Defense in Depth for better results

Single Platform. Single Partner.
Native incorporation of Behavioral Biometrics signals into 3-D Secure authentication and fraud prevention platform—deploy and configure with no technical integration required.
Integration with Outseer 3-D Secure OTP Challenge Flow
The Behavioral Biometrics score is used as an Inherence factor in the SCA challenge flow. After the known text input challenge (e.g. email address) is typed on the OTP challenge page, the score threshold is used to determine authentication pass/fail.
Behavioral Biometrics Data Collection
Collects signals from web and mobile browsers through a JavaScript that gathers keystrokes and mouse data from page interactions.
Behavioral Profiling
A user behavioral profile is built and maintained with data including tracking patterns such as typing speed, mouse movements, device usage, and browsing habits. The profile is updated and refined on each user visit.
Real-Time Anomaly Detection
Advanced machine learning algorithms detect deviations from established behavioral norms in real-time, detecting potentially fraudulent activities. The solution looks for nefarious activity at a population level and not just user profile level, allowing assessment on new users.
Behavioral Biometrics Score and Score Reasons
A normalized score is produced for each user based on the data collected during the challenge flow. Any risky behaviors are made available as score contributors.
Ensure Privacy Compliance
Ensure that behavioral data is anonymized and securely stored, in compliance with regulatory requirements.
Analytics Reporting
Behavioral Biometrics data is embedded in analytics and reports to show the challenge success rate.

How it works

Outseer 3-D Secure with Behavioral Biometrics

When a cardholder makes a purchase with a merchant in a location where 3-D Secure is utilized, the cardholder goes through the 3-D Secure flow. At that point, they are either allowed or challenged. When the challenge screen appears, it is sent to the user as a multi-factor authentication.

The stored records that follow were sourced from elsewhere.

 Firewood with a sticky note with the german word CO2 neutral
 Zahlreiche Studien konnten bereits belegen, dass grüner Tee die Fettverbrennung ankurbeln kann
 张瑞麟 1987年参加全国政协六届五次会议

On the backend, the 3-D Secure platform surfaces the challenge screen and loads the collection JavaScript. The collected data is passed to the Behavioral Biometrics service to calculate the Behavioral Biometrics score.

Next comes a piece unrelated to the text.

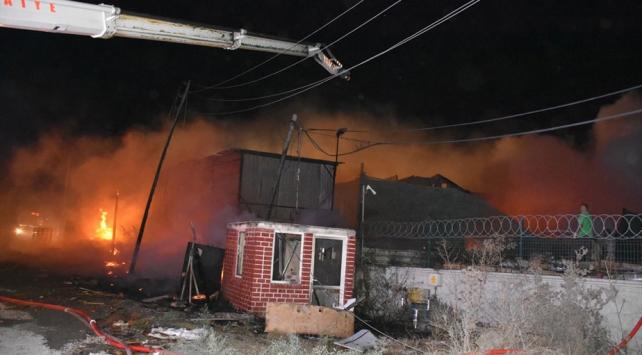 Kocaelide fabrika yangını 3 saatlik çalışmayla söndürüldü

Outseer performs Behavioral Biometrics on a repeatable text such as an email address or key phrase, which will result in fewer false positives. The pattern of that will be stored in their profile to compare on subsequent visits. If there is a discrepancy in how it is typed, the Behavioral Biometrics score will increase. In addition, patterns of nefarious behaviors are assessed around all interactions in the challenge screen and if seen then are flagged as fraudulent behavior as part of the Enhanced Authentication capability.

Examples of nefarious behavior include cognitive changes in how the data is entered or deleted, the timings of the session, automated or bot like activity, emulated devices and real time social engineering. These are looked at from both a population behavior level as well as individual user profile level.

Configuration Manager
Issuers & processors will be able to configure the Behavioral Biometrics score threshold to determine authentication pass/fail, as well as configure expected behavior when the Behavioral Biometrics service is not available.
Case Manager
Search for a transaction to view detailed results, including the Second Factor Score, Reason, and Decision—key insights from Behavioral Biometrics to support case investigations.
Analytics
Analytics and reporting on Behavioral Biometrics will show the challenge success rate when Behavioral Biometrics is used to authenticate CNP transactions. This insight enables Fraud Analysts to refine and enhance fraud prevention strategies, policies and rules related to Behavioral Biometrics.